* begin *

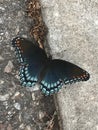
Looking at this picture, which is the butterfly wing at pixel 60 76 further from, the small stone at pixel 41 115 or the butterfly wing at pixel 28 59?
the small stone at pixel 41 115

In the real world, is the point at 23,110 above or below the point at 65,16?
below

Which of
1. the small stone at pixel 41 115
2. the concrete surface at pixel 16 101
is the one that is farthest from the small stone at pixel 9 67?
the small stone at pixel 41 115

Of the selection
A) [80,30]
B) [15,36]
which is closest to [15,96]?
[15,36]

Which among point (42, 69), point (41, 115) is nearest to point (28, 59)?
point (42, 69)

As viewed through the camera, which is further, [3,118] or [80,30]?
[80,30]

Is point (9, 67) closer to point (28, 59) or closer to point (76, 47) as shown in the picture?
point (28, 59)

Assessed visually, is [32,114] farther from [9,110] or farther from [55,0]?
[55,0]
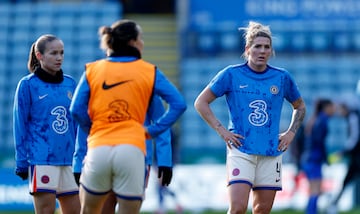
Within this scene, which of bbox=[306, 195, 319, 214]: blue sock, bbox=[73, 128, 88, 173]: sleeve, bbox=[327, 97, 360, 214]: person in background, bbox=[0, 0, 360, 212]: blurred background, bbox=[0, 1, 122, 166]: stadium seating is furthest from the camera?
bbox=[0, 1, 122, 166]: stadium seating

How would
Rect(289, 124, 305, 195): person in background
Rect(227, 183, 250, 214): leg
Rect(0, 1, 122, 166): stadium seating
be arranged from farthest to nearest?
1. Rect(0, 1, 122, 166): stadium seating
2. Rect(289, 124, 305, 195): person in background
3. Rect(227, 183, 250, 214): leg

* end *

To be done: State how many lines in the entries above contain the string "seating", treating case as significant. Give only the number.

Answer below: 4